Associate professor of immunology and infectious diseases, Harvard T.H. Chan School of Public Health, Boston

What are your plans this year for gathering — or not gathering — with family or friends during Thanksgiving and other winter holidays, and why?

Unlike 2020, my family will be gathering for Thanksgiving in 2021. Everyone in the family is vaccinated, and most are now boosted as well. We are all comfortable with the protection that being vaccinated brings, and there is agreement that if a COVID-19 exposure were to occur, it is unlikely to cause severe illness.

What advice can you offer people planning to gather in person to reduce the chance of getting or spreading the virus that causes COVID-19?

Everyone who can get vaccinated should be vaccinated, and those who qualify for a booster should get one. Children 5 to 11 may not have their second shot by Thanksgiving but can certainly be fully vaccinated by Christmas. If there are unvaccinated members of your family, your situation is no different than in 2020: gathering is unsafe for the unvaccinated because the first exposure to this virus can be lethal without protection from a vaccine. Additionally, people who are unvaccinated are more likely to be infected before traveling, so they are more likely to bring the virus to the table, possibly causing illness (even if mild) among those who are vaccinated. For families that are all vaccinated and wishing to further reduce the possibility of transmission, taking a rapid antigen test prior to gathering can add a layer of protection.

For people planning to travel to gatherings, what would you advise?

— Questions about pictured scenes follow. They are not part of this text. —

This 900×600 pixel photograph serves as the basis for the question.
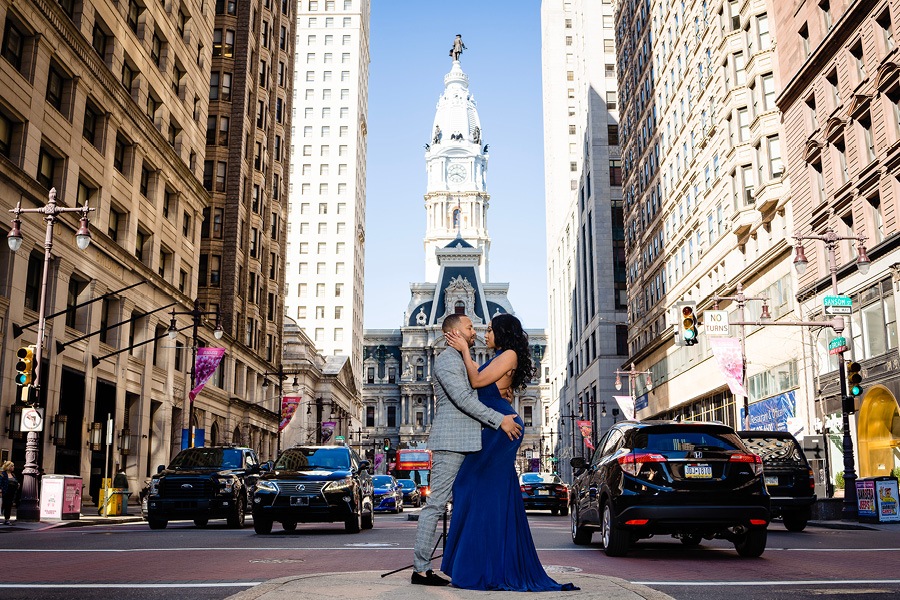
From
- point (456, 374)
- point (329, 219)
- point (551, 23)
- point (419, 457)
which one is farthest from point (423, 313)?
point (456, 374)

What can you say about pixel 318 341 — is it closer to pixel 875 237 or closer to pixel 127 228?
pixel 127 228

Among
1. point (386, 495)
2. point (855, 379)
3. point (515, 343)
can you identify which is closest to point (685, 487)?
point (515, 343)

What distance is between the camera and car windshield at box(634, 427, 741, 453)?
485 inches

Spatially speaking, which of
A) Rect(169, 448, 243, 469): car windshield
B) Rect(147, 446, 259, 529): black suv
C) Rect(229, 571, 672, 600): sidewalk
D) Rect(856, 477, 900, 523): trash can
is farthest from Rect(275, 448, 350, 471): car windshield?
Rect(856, 477, 900, 523): trash can

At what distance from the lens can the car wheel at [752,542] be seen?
12.2 meters

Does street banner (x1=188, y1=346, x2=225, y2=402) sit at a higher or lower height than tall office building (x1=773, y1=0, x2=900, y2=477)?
lower

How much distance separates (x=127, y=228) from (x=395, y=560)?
3147cm

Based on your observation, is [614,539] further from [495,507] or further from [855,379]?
[855,379]

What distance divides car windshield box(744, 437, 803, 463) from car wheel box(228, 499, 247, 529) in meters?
11.4

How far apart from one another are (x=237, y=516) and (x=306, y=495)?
12.9 ft

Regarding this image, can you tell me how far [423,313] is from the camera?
144 meters

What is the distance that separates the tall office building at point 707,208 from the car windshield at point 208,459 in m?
17.0

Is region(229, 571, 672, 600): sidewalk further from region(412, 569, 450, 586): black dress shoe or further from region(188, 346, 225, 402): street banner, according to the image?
region(188, 346, 225, 402): street banner

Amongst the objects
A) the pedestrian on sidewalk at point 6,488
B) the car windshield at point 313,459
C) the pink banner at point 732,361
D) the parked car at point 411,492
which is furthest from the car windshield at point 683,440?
the parked car at point 411,492
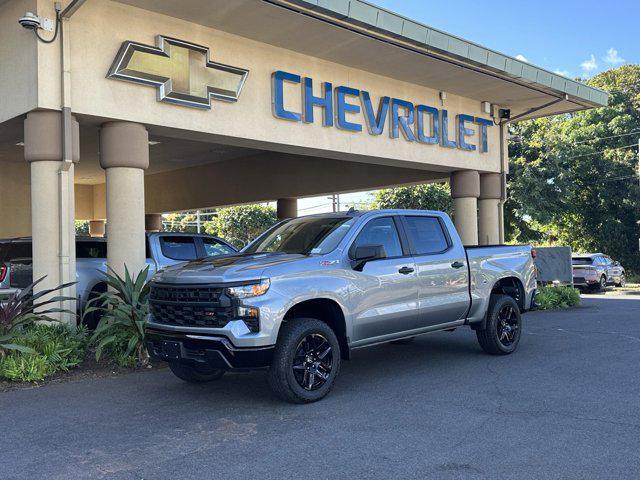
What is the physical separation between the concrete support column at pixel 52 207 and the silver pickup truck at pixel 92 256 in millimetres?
610

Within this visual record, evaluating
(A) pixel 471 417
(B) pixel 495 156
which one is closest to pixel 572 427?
(A) pixel 471 417

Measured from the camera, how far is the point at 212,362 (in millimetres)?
5719

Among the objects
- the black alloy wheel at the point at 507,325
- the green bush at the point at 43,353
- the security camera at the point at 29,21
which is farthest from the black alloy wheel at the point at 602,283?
the security camera at the point at 29,21

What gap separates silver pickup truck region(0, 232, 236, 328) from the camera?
979cm

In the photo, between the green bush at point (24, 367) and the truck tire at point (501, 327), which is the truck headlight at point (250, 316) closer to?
the green bush at point (24, 367)

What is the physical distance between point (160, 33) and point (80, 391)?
569 cm

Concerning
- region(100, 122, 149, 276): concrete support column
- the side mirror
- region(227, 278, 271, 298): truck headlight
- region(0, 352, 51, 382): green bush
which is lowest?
region(0, 352, 51, 382): green bush

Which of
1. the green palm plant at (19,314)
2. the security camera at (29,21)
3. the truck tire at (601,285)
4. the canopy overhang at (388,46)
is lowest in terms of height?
the truck tire at (601,285)

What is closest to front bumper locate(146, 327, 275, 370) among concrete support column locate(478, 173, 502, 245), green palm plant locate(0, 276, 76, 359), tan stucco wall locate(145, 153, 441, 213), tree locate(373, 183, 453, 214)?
green palm plant locate(0, 276, 76, 359)

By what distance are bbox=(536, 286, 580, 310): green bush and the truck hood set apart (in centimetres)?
1044

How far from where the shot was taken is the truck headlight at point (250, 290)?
5.74 metres

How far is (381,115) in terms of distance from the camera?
13039mm

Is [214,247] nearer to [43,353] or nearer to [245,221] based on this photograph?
[43,353]

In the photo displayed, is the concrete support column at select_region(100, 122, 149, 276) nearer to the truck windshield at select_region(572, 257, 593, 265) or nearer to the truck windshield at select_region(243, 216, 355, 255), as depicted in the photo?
the truck windshield at select_region(243, 216, 355, 255)
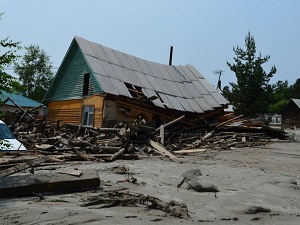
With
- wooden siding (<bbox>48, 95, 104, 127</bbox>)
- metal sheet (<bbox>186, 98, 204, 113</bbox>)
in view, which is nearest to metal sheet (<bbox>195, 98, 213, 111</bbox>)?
metal sheet (<bbox>186, 98, 204, 113</bbox>)

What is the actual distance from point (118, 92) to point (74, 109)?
4.97 metres

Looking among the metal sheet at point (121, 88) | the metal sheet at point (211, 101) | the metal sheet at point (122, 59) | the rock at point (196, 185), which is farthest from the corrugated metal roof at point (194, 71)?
the rock at point (196, 185)

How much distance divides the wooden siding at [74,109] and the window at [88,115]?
30cm

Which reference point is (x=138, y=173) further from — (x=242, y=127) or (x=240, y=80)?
(x=240, y=80)

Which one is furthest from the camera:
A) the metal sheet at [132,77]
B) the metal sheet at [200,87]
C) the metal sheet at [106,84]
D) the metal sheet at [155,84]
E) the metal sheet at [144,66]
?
the metal sheet at [200,87]

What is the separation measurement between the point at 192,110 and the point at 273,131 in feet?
18.5

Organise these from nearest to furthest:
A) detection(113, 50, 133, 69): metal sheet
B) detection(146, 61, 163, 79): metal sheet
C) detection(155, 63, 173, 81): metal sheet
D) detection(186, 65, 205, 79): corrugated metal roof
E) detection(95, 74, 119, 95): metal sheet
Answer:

If you are all vaccinated, enjoy the return to a normal holiday season. Vaccines are your main source of protection. If you want to add additional protection, you can consider using rapid antigen tests just before gathering to confirm that everyone is negative. If there are immunocompromised members of your family who may not be fully protected by a vaccine, you should discuss the risks case-by-case with your doctor.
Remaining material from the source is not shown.